Organizing and identifying datasets¶
Each dataset in a repository is associated with an opaque unique integer ID, which we currently call its dataset_id
, and it’s usually seen in Python code as the value of DatasetRef.id
.
This is the number used as the primary key in most Registry
tables that refer to datasets, and it’s the only way the contents of a Datastore
are matched to those in a Registry
.
With that number, the dataset is fully identified, and anything else about it can be unambiguously looked up.
We call a DatasetRef
whose id
attribute is not None
a resolved DatasetRef
.
Note
In most data repositories, dataset IDs are 128-bit UUIDs that are guaranteed to be unique across all data repositories, not just within one; if two datasets share the same UUID in different data repositories, they must be identical (this is possible because of the extraordinarily low probability of a collision between two random 128-bit numbers, and our reservation of deterministic UUIDs for very special datasets).
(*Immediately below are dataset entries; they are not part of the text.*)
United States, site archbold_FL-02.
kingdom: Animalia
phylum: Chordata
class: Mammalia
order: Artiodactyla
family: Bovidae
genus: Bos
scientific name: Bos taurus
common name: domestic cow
As a result, we also frequently refer to the dataset ID as the UUID, especially in contexts where UUIDs are actually needed or can be safely assumed. But 64-bit autoincrement integers are also supported (albeit mostly for legacy reasons), and we continue to use “dataset ID” in most code and documentation to refer to either form.
Most of the time, however, users identify a dataset using a combination of three other attributes:
- a dataset type;
- a data ID (also known as data coordinates);
- a collection.
Most collections are constrained to contain only one dataset with a particular dataset type and data ID, so this combination is usually enough to resolve a dataset (see Collections for exceptions).
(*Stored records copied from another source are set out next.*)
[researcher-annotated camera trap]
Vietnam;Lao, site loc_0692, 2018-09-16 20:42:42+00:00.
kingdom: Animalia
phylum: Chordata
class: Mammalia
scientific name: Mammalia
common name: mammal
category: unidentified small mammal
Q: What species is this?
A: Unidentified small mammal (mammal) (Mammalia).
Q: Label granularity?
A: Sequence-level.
A dataset’s type and data ID are intrinsic to it — while there may be many datasets with a particular dataset type and/or data ID, the dataset type and data ID associated with a dataset are set and fixed when it is created.
A DatasetRef
always has both a dataset type attribute and a data ID, though the latter may be empty.
Dataset types are discussed below in Dataset types, while data IDs are one aspect of the larger Dimensions system and are discussed in Data IDs.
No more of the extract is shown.